- Task objective: Print the range of lines that opens with the line containing "Taking note of" and closes with the last line of the listing. Include both ends; print nothing more.

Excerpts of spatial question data
•••••
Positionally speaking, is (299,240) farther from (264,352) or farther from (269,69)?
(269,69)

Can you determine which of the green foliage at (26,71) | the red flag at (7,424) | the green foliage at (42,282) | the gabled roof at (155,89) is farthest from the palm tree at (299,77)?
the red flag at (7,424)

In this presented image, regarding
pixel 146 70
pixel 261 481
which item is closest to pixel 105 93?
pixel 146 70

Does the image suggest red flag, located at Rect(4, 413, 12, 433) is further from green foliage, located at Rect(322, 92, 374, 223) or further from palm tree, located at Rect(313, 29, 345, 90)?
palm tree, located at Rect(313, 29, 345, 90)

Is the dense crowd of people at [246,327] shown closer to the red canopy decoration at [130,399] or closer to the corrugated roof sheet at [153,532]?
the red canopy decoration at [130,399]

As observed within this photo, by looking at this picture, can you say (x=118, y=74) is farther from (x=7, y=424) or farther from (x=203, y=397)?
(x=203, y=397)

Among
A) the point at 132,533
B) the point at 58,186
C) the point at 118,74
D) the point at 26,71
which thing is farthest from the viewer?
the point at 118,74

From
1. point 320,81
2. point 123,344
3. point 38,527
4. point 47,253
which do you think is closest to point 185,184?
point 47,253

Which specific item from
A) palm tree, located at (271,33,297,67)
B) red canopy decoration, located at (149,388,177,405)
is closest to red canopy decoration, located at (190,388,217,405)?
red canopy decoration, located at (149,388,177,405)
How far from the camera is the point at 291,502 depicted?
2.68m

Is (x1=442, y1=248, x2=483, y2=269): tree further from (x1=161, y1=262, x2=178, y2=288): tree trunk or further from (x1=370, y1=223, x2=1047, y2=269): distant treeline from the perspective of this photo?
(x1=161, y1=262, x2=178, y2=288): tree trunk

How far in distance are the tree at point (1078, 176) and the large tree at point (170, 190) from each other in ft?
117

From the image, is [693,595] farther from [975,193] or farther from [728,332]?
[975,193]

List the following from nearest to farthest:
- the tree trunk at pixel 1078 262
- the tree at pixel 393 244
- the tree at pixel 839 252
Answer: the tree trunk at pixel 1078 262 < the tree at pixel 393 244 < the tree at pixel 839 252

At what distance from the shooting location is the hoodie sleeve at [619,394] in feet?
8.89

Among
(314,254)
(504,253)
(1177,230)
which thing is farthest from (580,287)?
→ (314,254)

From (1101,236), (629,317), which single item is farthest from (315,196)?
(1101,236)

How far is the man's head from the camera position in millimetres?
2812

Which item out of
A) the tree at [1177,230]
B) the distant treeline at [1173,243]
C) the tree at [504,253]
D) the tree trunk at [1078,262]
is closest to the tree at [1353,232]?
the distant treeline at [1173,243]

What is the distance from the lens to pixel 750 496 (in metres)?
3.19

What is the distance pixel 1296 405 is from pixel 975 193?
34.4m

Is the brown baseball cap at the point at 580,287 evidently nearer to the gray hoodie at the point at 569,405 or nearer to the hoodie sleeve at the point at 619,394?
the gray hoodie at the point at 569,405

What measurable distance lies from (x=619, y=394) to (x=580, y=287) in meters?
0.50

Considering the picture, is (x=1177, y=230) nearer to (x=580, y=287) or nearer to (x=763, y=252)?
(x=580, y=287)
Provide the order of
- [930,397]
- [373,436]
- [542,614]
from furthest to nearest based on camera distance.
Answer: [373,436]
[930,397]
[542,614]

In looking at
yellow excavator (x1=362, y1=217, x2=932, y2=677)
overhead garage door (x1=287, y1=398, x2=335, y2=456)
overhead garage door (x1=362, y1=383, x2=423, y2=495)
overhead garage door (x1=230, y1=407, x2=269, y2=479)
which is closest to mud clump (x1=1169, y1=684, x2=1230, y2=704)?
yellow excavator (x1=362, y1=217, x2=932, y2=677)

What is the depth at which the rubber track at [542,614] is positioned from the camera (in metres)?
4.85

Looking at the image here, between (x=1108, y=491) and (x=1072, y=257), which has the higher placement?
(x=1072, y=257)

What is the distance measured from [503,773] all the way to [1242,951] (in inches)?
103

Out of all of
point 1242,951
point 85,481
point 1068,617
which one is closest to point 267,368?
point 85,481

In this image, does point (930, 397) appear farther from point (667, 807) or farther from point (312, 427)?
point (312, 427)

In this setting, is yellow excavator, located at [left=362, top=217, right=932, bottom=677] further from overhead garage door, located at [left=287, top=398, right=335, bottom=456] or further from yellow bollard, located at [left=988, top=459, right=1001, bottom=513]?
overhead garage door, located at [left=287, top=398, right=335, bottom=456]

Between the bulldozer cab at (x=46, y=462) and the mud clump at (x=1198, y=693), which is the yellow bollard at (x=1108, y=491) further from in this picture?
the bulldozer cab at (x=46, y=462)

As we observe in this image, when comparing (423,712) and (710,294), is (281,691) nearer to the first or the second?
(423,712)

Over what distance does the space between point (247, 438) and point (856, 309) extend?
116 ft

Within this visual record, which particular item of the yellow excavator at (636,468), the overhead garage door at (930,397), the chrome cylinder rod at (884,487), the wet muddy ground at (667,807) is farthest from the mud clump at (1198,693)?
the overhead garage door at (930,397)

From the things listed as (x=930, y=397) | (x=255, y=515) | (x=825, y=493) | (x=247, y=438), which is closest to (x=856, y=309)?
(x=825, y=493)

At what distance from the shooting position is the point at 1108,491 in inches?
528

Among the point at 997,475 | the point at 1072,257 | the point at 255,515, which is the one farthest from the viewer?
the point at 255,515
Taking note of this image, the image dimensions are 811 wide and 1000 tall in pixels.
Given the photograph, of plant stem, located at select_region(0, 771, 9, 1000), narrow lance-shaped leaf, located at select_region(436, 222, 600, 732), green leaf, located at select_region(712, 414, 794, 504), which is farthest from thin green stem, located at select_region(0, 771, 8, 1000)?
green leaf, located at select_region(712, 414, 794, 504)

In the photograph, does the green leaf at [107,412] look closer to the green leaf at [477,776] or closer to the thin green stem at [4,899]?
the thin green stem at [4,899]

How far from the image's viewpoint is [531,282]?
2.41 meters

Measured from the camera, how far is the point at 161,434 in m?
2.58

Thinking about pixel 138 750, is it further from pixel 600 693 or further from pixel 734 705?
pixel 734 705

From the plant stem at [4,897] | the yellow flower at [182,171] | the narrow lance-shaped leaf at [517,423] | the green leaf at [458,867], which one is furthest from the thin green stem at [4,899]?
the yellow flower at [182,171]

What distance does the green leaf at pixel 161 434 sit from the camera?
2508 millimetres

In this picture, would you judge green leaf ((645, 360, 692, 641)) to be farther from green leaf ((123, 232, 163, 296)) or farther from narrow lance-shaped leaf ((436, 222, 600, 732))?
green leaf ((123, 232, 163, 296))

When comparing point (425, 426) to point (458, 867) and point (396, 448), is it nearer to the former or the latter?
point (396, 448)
•••••
- Exercise solution:
Taking note of this image, the image dimensions are 811 wide and 1000 tall in pixels.
Given the photograph, of plant stem, located at select_region(0, 771, 9, 1000), narrow lance-shaped leaf, located at select_region(436, 222, 600, 732), green leaf, located at select_region(712, 414, 794, 504), which is farthest from thin green stem, located at select_region(0, 771, 8, 1000)?
green leaf, located at select_region(712, 414, 794, 504)

In the photograph, does the green leaf at [107,412] look closer to the green leaf at [477,776] or closer to the thin green stem at [4,899]?
the thin green stem at [4,899]

How far from the image's viewpoint is [531,282]?
2.41 meters

Measured from the camera, how far is the point at 161,434 in m?
2.58

Thinking about pixel 138 750, is it further from pixel 600 693 or further from pixel 734 705?
pixel 734 705

From the plant stem at [4,897] | the yellow flower at [182,171] | the narrow lance-shaped leaf at [517,423] | the green leaf at [458,867], which one is furthest from the thin green stem at [4,899]?
the yellow flower at [182,171]

What distance does the green leaf at pixel 161 434 sit from the camera?
2508 millimetres

In this picture, would you judge green leaf ((645, 360, 692, 641)) to be farther from green leaf ((123, 232, 163, 296)) or farther from narrow lance-shaped leaf ((436, 222, 600, 732))?
green leaf ((123, 232, 163, 296))

When comparing point (425, 426) to point (458, 867) and point (396, 448), is it nearer to the former or the latter?
point (396, 448)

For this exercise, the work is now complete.